**SOURCE PASSAGE**
····················

The Tobacco Epidemic
30% of the world’s smokers live in China.
Over 300 million adults in China smoke tobacco. The smoking rate in China is one of the highest in the world, with 52.9% of adult males and 2.4% of adult women being current smokers. This startlingly high rate among men leads to over 1.3 million tobacco-related deaths in China every year. Of these, 100,000 people die because of exposure to second-hand smoke. Seven in ten non-smoking adults are regularly exposed to second-hand smoke. If these rates continue, 3.5 million people with die in China from tobacco each year by 2030.
Less than one quarter of Chinese adults believe that exposure to second-hand smoke causes heart disease and lung cancer and lung illnesses in children. Less than one quarter believe that smoking causes stroke, heart attack and lung cancer.
The Chinese tobacco market is dominated by the government monopoly China National Tobacco Corporation (CNTC).
Policies in Place
China became a party to the WHO Framework Convention on Tobacco Control (FCTC) in 2006.
China does not have one comprehensive tobacco control law, but several national laws and regulations that legislate tobacco. These national laws:
- Prohibit smoking in at least 28 indoor public places, including medical facilities, restaurants, bars, and most public transportation
- Prohibit all film, television, radio, in newspapers and magazines advertising. Point of sale, online advertising, and sponsorship is permitted
- Require text-only warnings that, at maximum, cover 30% of the pack. Tobacco companies can create their own warning labels as long as they meet minimum criteria
- Increased the tax on tobacco as a percent of retail price to over 60%.
- Allow sub-national regulations that are stricter than the national law, including those that restrict TAPS outdoors
Several cities and provinces in China have adopted stricter tobacco control laws over the past ten years.

····················

**AVAILABLE DATA**
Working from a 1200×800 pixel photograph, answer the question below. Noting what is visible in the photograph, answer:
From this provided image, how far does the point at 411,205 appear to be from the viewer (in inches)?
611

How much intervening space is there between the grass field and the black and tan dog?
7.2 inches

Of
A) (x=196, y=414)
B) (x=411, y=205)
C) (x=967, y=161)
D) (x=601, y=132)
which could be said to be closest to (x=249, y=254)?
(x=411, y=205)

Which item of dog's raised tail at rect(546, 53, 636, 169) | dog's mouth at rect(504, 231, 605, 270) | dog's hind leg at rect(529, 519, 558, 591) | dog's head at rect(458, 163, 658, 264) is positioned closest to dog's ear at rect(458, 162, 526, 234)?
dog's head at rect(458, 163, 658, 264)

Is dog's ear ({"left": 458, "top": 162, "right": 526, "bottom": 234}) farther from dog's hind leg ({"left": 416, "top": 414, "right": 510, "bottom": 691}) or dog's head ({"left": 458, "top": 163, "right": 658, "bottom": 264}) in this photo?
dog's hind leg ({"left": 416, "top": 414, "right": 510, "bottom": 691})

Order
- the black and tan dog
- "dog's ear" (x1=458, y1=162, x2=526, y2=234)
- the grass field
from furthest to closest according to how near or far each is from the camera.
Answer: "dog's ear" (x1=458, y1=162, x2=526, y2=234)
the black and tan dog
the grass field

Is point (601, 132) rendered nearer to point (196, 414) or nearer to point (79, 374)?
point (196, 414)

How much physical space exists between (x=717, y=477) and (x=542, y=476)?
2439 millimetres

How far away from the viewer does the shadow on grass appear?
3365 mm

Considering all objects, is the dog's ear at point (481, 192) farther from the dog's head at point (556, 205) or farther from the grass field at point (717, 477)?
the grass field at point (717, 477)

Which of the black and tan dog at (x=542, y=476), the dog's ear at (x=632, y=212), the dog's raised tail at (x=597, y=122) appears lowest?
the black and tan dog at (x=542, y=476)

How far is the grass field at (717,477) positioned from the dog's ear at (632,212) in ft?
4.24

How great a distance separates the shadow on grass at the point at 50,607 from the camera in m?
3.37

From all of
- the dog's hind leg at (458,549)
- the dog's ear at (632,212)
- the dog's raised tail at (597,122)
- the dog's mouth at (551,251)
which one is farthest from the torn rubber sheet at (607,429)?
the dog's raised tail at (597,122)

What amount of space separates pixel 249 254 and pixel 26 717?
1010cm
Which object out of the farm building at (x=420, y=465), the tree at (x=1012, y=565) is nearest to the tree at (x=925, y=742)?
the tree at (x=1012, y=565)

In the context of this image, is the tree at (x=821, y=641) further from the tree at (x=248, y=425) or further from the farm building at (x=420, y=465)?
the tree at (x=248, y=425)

····················

**ACTIONS TO TAKE**
[1] In the text on tobacco in China, what percentage of adult males are current smokers?
[2] Translate this sentence from the text on tobacco in China into Spanish: "China became a party to the WHO Framework Convention on Tobacco Control (FCTC) in 2006."
[3] Write what comes next in the text on tobacco in China, starting after its final sentence.

**RESPONSES**
[1] 52.9%

[2] China pasó a ser parte del Convenio Marco de la OMS para el Control del Tabaco (CMCT) en 2006.

[3]
The Union has been worked with eight large Chinese cities – Guangzhou, Harbin, Lanzhou, Nanchang, Shenyang, Tianjin, Shenzhen and Jinan – to develop and implement local smokefree legislation. These cities account for a population of almost 70 million people.
The second edition of the Guide on Assessing Compliance to Smoke-free Laws: A “How-to” Guide for Conducting Compliance Studies was released in June 2014, at a conference hosted by China CDC and Union grantees in Beijing.
The Union has been working closely with the National Health and Family Planning Commission (NHFPC, the former Ministry of Health) on the development of the draft national smoke-free legislation and associated work plan for implementing the initiative. The draft National Smoke-free law was approved at the Commissioners’ meeting of the National Health and Family Planning Commission in 2014 and subsequently submitted to the State Council.
The Union continues to focus on sub-national smoke-free legislation in cities and provinces. The populations of these sub-national jurisdictions are greater than the populations of most countries. The Union also works across the country to ensure that smoke-free policies are adopted in hospitals, Chinese medicine treatment centres and educational facilities.